Stored items
------------

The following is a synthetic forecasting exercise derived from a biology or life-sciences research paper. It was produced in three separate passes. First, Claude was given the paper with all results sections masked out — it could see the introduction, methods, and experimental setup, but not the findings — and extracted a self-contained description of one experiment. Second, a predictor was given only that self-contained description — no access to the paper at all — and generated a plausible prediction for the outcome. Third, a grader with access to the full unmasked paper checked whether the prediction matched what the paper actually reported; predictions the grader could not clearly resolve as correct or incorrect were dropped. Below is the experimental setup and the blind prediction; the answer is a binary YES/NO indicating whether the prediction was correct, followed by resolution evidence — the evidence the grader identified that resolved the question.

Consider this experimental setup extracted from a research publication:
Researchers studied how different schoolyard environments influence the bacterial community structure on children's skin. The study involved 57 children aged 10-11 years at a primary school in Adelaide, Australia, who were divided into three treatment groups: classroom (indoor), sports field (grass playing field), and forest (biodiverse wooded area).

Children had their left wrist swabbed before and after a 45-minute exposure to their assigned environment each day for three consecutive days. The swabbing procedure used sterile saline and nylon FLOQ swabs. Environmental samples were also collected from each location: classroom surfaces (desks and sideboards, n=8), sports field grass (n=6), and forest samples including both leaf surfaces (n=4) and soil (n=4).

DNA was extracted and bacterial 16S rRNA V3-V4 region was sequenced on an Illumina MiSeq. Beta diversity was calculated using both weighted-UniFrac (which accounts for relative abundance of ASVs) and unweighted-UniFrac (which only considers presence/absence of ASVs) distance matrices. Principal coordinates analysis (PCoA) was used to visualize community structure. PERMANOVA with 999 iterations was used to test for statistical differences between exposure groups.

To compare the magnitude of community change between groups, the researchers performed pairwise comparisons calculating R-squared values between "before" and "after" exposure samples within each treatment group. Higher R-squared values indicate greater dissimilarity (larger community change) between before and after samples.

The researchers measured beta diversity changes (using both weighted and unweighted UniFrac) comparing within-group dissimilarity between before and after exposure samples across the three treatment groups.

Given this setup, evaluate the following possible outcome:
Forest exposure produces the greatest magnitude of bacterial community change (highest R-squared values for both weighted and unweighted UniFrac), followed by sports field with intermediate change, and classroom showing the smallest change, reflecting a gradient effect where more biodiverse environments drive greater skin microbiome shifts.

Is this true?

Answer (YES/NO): YES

------------

Copy the lines above exactly, beginning at the line that has "Consider this experimental" and stopping after the line that has "Researchers studied how", and omit the rest.

*Answer to this problem*
Consider this experimental setup extracted from a research publication:
Researchers studied how different schoolyard environments influence the bacterial community structure on children's skin. The study involved 57 children aged 10-11 years at a primary school in Adelaide, Australia, who were divided into three treatment groups: classroom (indoor), sports field (grass playing field), and forest (biodiverse wooded area).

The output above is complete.